>> start Text section
Maximillian William
The Fallen Easel
24.April.26 – 30.May.26
Maximillian William presents The Fallen Easel, an exhibition that brings together LA-based artists Christina Forrer (b. 1978) and Sharif Farrag (b. 1993), alongside a single work by John Baldessari (1931–2020).
Though all three of the artists in the exhibition share a playfully subversive approach to form and narrative, the exhibition foregrounds a set of contrasts, particularly in terms of medium, tone and voice. John Baldessari’s The Fallen Easel (1988), a dynamic composition of nine monochrome photographs, inhabits the gallery as a wry interlocutor between Farrag and Forrer. In one of The Fallen Easel’s images, the faces of three besuited men are obscured by the artist’s trademark circles of primary colours, while in another, tightly cropped into a long horizontal format, we see an easel pushed to the ground as if abandoned by a frustrated painter. Working with found photographs and film stills, Baldessari asks questions about origins and authorship, as well as the instability of narrative in pictorial art.
>> end Text section
* **Problems**:
1. Does each statement agree with the exhibition text? (a) The Baldessari work is made up of nine monochrome photographs. (b) Christina Forrer was born in 1993. (c) The exhibition includes several works by John Baldessari. Answer yes or no for each, quoting the deciding words from the text.
2. Edit the exhibition text from "Though all three" up to and including "in pictorial art.", putting "mediator" in place of "interlocutor".
The records that come next have nothing to do with the exhibition text.
>> start Listing
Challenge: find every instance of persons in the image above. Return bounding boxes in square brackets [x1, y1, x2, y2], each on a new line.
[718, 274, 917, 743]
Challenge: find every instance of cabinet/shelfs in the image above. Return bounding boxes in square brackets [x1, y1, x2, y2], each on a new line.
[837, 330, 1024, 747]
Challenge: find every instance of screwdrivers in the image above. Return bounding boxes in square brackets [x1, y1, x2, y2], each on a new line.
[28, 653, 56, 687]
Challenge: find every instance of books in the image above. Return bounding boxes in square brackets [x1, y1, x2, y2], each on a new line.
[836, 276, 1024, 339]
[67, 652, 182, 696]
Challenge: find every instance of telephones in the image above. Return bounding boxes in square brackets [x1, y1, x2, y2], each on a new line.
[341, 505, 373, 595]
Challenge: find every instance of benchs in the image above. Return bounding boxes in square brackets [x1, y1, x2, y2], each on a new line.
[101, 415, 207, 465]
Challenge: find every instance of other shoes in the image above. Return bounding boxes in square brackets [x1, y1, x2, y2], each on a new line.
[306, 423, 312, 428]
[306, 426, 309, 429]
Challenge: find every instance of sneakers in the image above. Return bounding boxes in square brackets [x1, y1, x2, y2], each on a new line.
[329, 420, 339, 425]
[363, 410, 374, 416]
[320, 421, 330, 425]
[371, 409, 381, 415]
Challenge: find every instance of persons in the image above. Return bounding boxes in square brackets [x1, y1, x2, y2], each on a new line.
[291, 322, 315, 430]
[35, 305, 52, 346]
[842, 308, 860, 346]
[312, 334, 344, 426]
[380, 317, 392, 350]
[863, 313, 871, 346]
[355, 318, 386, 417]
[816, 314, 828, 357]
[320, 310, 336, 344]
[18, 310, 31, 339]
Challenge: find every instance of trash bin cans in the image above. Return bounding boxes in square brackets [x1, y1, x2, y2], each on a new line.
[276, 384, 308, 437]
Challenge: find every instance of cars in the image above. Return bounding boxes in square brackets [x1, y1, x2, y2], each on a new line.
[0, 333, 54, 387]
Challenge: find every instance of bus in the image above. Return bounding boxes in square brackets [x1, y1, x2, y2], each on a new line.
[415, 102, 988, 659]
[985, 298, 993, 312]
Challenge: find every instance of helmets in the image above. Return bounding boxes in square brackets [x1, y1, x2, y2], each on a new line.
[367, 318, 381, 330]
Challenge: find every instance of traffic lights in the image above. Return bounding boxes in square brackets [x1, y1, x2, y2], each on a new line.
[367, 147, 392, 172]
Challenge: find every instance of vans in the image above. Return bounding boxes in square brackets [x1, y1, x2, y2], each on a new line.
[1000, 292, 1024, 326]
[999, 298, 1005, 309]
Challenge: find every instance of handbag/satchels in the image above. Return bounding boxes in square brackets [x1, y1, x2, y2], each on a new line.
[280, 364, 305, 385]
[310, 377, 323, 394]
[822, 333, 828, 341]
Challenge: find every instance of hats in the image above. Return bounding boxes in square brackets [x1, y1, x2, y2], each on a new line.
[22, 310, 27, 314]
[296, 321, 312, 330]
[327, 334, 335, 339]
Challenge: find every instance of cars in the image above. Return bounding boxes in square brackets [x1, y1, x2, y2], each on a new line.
>> end Listing
* **Exercise answers**:
1.
(a) Yes: "a dynamic composition of nine monochrome photographs"
(b) No: "Christina Forrer (b. 1978)"
(c) No: "a single work by John Baldessari (1931–2020)"

2.
Though all three of the artists in the exhibition share a playfully subversive approach to form and narrative, the exhibition foregrounds a set of contrasts, particularly in terms of medium, tone and voice. John Baldessari’s The Fallen Easel (1988), a dynamic composition of nine monochrome photographs, inhabits the gallery as a wry mediator between Farrag and Forrer. In one of The Fallen Easel’s images, the faces of three besuited men are obscured by the artist’s trademark circles of primary colours, while in another, tightly cropped into a long horizontal format, we see an easel pushed to the ground as if abandoned by a frustrated painter. Working with found photographs and film stills, Baldessari asks questions about origins and authorship, as well as the instability of narrative in pictorial art.